═══ Task input

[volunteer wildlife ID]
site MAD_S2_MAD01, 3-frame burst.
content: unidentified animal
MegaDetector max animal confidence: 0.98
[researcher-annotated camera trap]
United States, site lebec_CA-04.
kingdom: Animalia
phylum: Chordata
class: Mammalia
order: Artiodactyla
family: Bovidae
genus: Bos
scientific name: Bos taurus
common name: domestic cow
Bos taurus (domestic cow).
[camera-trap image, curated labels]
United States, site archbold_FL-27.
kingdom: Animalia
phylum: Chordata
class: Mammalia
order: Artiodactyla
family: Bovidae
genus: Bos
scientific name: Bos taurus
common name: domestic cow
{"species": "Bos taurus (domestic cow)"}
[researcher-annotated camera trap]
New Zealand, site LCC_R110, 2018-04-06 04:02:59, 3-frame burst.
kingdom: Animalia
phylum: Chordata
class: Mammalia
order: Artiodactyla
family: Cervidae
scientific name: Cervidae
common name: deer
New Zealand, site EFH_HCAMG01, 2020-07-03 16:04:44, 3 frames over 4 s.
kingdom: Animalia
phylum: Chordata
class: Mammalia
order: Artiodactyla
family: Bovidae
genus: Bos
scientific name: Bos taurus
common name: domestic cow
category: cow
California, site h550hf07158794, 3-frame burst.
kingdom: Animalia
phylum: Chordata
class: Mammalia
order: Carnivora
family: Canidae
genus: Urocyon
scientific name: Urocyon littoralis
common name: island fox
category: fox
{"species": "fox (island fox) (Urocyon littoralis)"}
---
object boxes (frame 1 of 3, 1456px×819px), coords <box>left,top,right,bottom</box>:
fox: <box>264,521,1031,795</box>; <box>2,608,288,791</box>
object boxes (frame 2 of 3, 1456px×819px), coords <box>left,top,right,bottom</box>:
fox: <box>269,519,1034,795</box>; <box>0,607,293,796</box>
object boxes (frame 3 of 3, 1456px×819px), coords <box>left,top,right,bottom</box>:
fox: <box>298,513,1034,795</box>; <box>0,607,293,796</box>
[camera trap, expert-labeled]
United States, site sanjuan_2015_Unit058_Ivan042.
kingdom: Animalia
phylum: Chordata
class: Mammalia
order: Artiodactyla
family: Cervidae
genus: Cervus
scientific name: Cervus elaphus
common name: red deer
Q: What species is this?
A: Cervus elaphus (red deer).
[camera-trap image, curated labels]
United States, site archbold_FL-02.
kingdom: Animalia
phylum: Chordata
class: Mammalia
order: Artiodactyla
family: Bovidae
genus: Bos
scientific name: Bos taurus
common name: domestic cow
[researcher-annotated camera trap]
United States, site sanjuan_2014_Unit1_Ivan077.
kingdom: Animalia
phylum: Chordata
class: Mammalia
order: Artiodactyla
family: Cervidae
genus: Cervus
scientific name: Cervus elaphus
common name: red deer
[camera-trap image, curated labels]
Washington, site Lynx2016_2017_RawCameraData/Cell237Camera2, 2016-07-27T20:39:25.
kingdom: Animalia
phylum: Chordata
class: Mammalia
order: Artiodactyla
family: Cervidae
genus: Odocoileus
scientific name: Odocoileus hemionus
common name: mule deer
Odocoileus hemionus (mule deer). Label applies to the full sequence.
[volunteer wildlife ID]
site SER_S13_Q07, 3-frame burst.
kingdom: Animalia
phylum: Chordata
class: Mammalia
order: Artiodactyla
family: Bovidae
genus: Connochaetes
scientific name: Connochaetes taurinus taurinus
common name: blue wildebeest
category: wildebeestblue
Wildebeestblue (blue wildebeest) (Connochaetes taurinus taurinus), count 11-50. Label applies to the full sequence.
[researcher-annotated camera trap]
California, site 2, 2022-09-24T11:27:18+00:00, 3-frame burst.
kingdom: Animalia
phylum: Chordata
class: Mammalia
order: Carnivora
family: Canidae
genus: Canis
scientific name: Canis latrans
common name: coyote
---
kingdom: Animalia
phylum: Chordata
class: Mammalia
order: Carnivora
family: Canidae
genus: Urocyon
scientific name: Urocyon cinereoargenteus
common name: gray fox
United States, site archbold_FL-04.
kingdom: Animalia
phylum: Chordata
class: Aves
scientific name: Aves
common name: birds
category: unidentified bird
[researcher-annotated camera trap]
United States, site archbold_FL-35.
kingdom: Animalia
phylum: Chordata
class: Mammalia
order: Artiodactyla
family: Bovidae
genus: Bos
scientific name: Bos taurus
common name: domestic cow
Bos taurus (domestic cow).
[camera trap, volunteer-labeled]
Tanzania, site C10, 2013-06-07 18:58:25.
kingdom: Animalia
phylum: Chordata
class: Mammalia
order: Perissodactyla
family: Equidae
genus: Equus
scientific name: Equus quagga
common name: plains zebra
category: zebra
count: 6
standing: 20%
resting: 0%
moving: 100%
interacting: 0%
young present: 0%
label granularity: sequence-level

══════

### Problem description
Each record is to be restated word for word.

### Response
[volunteer wildlife ID]
site MAD_S2_MAD01, 3-frame burst.
content: unidentified animal
MegaDetector max animal confidence: 0.98
[researcher-annotated camera trap]
United States, site lebec_CA-04.
kingdom: Animalia
phylum: Chordata
class: Mammalia
order: Artiodactyla
family: Bovidae
genus: Bos
scientific name: Bos taurus
common name: domestic cow
Bos taurus (domestic cow).
[camera-trap image, curated labels]
United States, site archbold_FL-27.
kingdom: Animalia
phylum: Chordata
class: Mammalia
order: Artiodactyla
family: Bovidae
genus: Bos
scientific name: Bos taurus
common name: domestic cow
{"species": "Bos taurus (domestic cow)"}
[researcher-annotated camera trap]
New Zealand, site LCC_R110, 2018-04-06 04:02:59, 3-frame burst.
kingdom: Animalia
phylum: Chordata
class: Mammalia
order: Artiodactyla
family: Cervidae
scientific name: Cervidae
common name: deer
New Zealand, site EFH_HCAMG01, 2020-07-03 16:04:44, 3 frames over 4 s.
kingdom: Animalia
phylum: Chordata
class: Mammalia
order: Artiodactyla
family: Bovidae
genus: Bos
scientific name: Bos taurus
common name: domestic cow
category: cow
California, site h550hf07158794, 3-frame burst.
kingdom: Animalia
phylum: Chordata
class: Mammalia
order: Carnivora
family: Canidae
genus: Urocyon
scientific name: Urocyon littoralis
common name: island fox
category: fox
{"species": "fox (island fox) (Urocyon littoralis)"}
---
object boxes (frame 1 of 3, 1456px×819px), coords <box>left,top,right,bottom</box>:
fox: <box>264,521,1031,795</box>; <box>2,608,288,791</box>
object boxes (frame 2 of 3, 1456px×819px), coords <box>left,top,right,bottom</box>:
fox: <box>269,519,1034,795</box>; <box>0,607,293,796</box>
object boxes (frame 3 of 3, 1456px×819px), coords <box>left,top,right,bottom</box>:
fox: <box>298,513,1034,795</box>; <box>0,607,293,796</box>
[camera trap, expert-labeled]
United States, site sanjuan_2015_Unit058_Ivan042.
kingdom: Animalia
phylum: Chordata
class: Mammalia
order: Artiodactyla
family: Cervidae
genus: Cervus
scientific name: Cervus elaphus
common name: red deer
Q: What species is this?
A: Cervus elaphus (red deer).
[camera-trap image, curated labels]
United States, site archbold_FL-02.
kingdom: Animalia
phylum: Chordata
class: Mammalia
order: Artiodactyla
family: Bovidae
genus: Bos
scientific name: Bos taurus
common name: domestic cow
[researcher-annotated camera trap]
United States, site sanjuan_2014_Unit1_Ivan077.
kingdom: Animalia
phylum: Chordata
class: Mammalia
order: Artiodactyla
family: Cervidae
genus: Cervus
scientific name: Cervus elaphus
common name: red deer
[camera-trap image, curated labels]
Washington, site Lynx2016_2017_RawCameraData/Cell237Camera2, 2016-07-27T20:39:25.
kingdom: Animalia
phylum: Chordata
class: Mammalia
order: Artiodactyla
family: Cervidae
genus: Odocoileus
scientific name: Odocoileus hemionus
common name: mule deer
Odocoileus hemionus (mule deer). Label applies to the full sequence.
[volunteer wildlife ID]
site SER_S13_Q07, 3-frame burst.
kingdom: Animalia
phylum: Chordata
class: Mammalia
order: Artiodactyla
family: Bovidae
genus: Connochaetes
scientific name: Connochaetes taurinus taurinus
common name: blue wildebeest
category: wildebeestblue
Wildebeestblue (blue wildebeest) (Connochaetes taurinus taurinus), count 11-50. Label applies to the full sequence.
[researcher-annotated camera trap]
California, site 2, 2022-09-24T11:27:18+00:00, 3-frame burst.
kingdom: Animalia
phylum: Chordata
class: Mammalia
order: Carnivora
family: Canidae
genus: Canis
scientific name: Canis latrans
common name: coyote
---
kingdom: Animalia
phylum: Chordata
class: Mammalia
order: Carnivora
family: Canidae
genus: Urocyon
scientific name: Urocyon cinereoargenteus
common name: gray fox
United States, site archbold_FL-04.
kingdom: Animalia
phylum: Chordata
class: Aves
scientific name: Aves
common name: birds
category: unidentified bird
[researcher-annotated camera trap]
United States, site archbold_FL-35.
kingdom: Animalia
phylum: Chordata
class: Mammalia
order: Artiodactyla
family: Bovidae
genus: Bos
scientific name: Bos taurus
common name: domestic cow
Bos taurus (domestic cow).
[camera trap, volunteer-labeled]
Tanzania, site C10, 2013-06-07 18:58:25.
kingdom: Animalia
phylum: Chordata
class: Mammalia
order: Perissodactyla
family: Equidae
genus: Equus
scientific name: Equus quagga
common name: plains zebra
category: zebra
count: 6
standing: 20%
resting: 0%
moving: 100%
interacting: 0%
young present: 0%
label granularity: sequence-level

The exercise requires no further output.